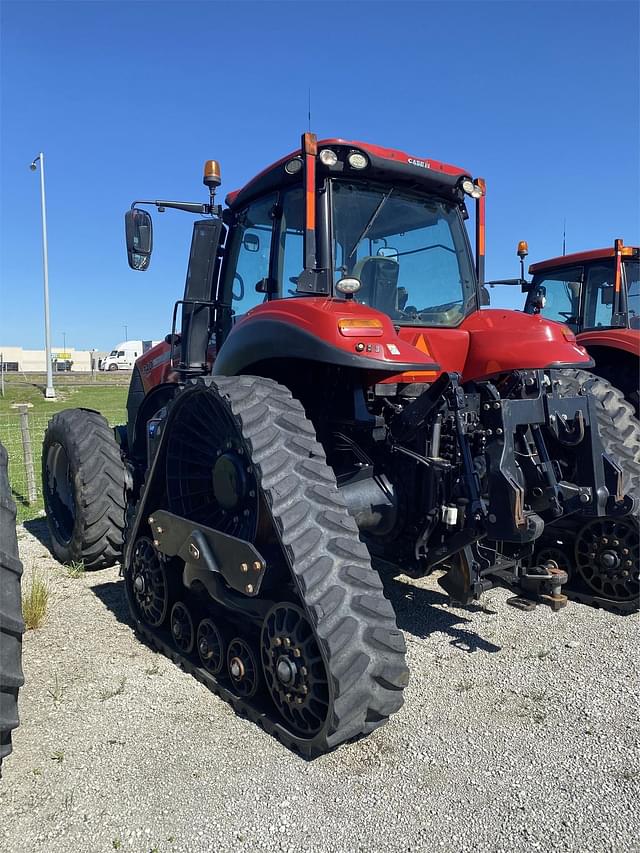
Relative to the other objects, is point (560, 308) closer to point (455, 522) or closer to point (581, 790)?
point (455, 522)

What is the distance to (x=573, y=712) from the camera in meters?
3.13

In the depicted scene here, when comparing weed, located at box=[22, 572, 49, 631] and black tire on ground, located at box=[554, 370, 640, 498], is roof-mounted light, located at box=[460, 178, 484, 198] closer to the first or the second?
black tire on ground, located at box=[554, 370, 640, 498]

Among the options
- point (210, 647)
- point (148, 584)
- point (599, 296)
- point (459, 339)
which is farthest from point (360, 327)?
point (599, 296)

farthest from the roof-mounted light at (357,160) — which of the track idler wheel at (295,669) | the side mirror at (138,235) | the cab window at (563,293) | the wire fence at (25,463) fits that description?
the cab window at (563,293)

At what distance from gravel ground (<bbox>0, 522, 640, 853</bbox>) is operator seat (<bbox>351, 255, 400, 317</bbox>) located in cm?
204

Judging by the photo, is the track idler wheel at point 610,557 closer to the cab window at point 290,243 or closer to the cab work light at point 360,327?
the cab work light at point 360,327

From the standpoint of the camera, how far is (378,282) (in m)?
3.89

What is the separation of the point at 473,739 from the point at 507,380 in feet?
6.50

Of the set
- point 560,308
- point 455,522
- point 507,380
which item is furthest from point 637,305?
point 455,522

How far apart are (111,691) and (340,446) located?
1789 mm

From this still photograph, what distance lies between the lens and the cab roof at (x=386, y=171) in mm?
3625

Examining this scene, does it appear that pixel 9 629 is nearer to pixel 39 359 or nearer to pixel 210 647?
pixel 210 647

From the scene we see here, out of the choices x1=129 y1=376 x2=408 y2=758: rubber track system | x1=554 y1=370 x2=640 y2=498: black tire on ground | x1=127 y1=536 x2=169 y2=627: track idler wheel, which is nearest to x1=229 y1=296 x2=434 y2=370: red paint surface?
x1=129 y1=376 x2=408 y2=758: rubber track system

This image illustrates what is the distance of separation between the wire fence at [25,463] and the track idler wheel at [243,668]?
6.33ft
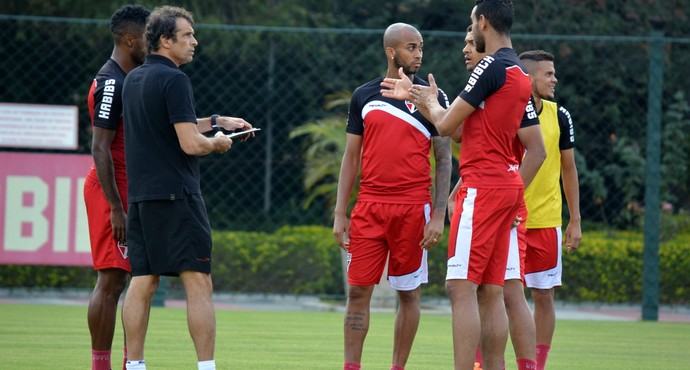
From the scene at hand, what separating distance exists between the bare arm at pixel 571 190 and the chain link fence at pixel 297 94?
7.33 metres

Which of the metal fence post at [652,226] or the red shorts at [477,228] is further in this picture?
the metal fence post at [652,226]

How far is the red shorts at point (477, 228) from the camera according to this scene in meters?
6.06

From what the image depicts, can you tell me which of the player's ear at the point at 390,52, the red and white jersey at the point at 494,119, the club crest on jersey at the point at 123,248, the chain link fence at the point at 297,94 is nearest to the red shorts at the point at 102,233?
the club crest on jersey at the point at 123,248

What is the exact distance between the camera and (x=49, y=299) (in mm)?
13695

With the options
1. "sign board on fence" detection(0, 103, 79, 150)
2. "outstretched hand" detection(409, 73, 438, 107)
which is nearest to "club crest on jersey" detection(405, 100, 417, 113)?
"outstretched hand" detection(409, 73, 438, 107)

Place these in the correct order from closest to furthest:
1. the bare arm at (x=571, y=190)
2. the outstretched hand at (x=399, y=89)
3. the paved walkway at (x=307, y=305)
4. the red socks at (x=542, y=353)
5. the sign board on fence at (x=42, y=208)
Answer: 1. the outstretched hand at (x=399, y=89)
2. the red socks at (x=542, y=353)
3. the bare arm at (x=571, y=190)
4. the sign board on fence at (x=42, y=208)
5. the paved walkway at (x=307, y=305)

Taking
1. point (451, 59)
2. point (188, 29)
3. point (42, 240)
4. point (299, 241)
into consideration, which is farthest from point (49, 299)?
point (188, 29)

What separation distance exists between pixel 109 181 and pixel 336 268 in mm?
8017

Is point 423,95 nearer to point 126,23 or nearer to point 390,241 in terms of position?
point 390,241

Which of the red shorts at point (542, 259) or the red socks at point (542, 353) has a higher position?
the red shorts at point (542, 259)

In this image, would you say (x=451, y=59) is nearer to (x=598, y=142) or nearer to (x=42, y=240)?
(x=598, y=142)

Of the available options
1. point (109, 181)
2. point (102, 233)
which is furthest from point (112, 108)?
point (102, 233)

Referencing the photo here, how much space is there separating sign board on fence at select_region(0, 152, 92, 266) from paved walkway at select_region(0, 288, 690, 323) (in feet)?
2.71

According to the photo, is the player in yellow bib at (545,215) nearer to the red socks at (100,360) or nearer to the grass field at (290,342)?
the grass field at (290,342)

EXERCISE: Repeat exactly the lines above from the line that contains "Which of the red" through the end. Include both of these ends; leave out everything else.

PROBLEM SOLUTION:
Which of the red shorts at point (542, 259) or the red socks at point (542, 353) has a higher position?
the red shorts at point (542, 259)

In this image, would you say (x=451, y=59) is nearer to (x=598, y=142) or nearer to (x=42, y=240)?
(x=598, y=142)

Of the available options
1. point (109, 181)
2. point (102, 233)
which is furthest from point (112, 108)?
point (102, 233)

Referencing the photo here, how much space is there separating sign board on fence at select_region(0, 152, 92, 266) from paved walkway at select_region(0, 288, 690, 323) (in feet)?
2.71

According to the photo, is the player in yellow bib at (545,215) nearer to the red socks at (100,360) or nearer to the grass field at (290,342)?
the grass field at (290,342)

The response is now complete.